Gazanferi basına yaptığı açıklamada, ‘İran Dini Lideri Ali Hamaney’in Trump'ın cezalandırılması gerektiğini en az iki kez vurguladığını’ belirterek, “Kasım Süleymani'ye suikast emrini bizzat Trump verdi ve bu nedenle operasyonun icrasına katılan herkesle birlikte o da sorumlu tutulmalı” dedi.
Gazanferi, Cumhurbaşkanı Mesud Pezeşkiyan'a da yüklenerek onu ‘saf ve çabuk inanan’ biri olarak tanımladı ve ‘danışmanlarının kendisine Trump'la mücadele fetvası örneğinde olduğu gibi onu yanlış pozisyonlara sürükleyen yanlış bilgiler verdiğini’ belirtti.
Gazanferi sözlerini şöyle sürdürdü: “Şayet Pezeşkiyan, İran Dini Lideri Ali Hamaney’in açıklamalarını araştırmak için birkaç dakikasını ayırmış olsaydı, Trump'ın cezalandırılması gerektiğini iki kez vurguladığını keşfederdi ve Amerikan medyasıyla görüşmesi sırasında çelişkili açıklamalar yapmazdı.”
“İran ve İsrail arasındaki mevcut durum gerçek anlamda bir ateşkes değil, resmi bir anlaşma olmaksızın düşmanlıkların geçici olarak durdurulmasıdır” diyen Gazanferi, ‘iki tarafın da düşmanlıkların kalıcı olarak durdurulmasını zorunlu kılan herhangi bir belge veya anlaşma imzalamadığını’ açıkladı. Gazanferi, “Mevcut mutabakat sözlü ve her an ihlal edilebilir. İran Silahlı Kuvvetleri azami hazırlık durumunda kalmalıdır” ifadelerini kullandı.
Muhafazakâr milletvekili Ali Yezdikhah ABD'yi yeni saldırılar düzenlememesi konusunda uyardı. Yezdikhah, “ABD askerlerinin cesetlerini içeren binlerce tabutun Washington'a gönderilmesini bekliyoruz.

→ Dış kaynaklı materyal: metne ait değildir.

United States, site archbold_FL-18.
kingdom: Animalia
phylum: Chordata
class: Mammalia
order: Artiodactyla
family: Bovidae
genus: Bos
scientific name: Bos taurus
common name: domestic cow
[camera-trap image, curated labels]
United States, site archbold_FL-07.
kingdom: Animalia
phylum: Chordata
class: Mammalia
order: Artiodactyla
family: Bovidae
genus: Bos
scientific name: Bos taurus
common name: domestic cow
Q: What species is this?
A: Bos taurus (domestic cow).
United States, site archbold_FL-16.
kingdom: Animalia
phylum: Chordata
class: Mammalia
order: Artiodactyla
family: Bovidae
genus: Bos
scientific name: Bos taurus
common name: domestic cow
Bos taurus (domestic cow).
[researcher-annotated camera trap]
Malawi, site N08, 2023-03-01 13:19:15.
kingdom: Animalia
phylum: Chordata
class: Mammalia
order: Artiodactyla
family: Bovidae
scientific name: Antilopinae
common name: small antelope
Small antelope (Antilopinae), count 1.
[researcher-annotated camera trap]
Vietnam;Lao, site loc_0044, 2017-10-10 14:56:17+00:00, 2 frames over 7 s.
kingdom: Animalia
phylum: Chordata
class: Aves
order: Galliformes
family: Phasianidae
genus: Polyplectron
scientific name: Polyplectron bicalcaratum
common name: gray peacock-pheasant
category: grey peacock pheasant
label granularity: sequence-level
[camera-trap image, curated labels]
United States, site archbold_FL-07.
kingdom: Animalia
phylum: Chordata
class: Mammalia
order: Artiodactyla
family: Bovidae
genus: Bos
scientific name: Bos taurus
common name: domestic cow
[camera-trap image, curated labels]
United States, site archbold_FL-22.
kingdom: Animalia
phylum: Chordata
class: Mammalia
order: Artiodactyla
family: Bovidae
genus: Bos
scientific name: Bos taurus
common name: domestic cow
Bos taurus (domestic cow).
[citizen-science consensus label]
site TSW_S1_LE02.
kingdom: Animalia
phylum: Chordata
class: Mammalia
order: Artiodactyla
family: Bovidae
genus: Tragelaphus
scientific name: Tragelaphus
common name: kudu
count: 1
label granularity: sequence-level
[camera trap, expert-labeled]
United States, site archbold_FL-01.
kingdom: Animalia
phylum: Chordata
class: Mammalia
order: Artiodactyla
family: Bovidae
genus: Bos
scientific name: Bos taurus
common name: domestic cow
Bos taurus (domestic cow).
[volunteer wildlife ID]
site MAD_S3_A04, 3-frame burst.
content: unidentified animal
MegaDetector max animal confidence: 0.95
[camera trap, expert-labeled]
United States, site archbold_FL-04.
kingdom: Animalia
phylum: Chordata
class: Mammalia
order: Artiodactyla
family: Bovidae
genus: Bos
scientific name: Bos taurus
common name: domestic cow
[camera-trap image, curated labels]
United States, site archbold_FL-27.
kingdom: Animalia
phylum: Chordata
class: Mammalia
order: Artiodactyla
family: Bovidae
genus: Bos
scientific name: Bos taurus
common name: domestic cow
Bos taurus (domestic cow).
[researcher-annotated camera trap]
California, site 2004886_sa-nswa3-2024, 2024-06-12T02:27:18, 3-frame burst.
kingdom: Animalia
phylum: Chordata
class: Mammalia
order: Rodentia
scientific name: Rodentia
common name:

Amerikalılar bilsinler ki bu aşamada yapacakları en ufak bir saldırı İran'ın yıkıcı tepkisiyle karşılaşacaktır” şeklinde konuştu.
Trump pazartesi günü yaptığı açıklamada, “İran'a yeni bir saldırı düzenlemek zorunda kalmayacağımızı umuyorum” dedi ve İranlı yetkililerin İran'ın nükleer programı konusunda görüşmeler yapmak üzere ABD ile temasa geçtiğini belirtti.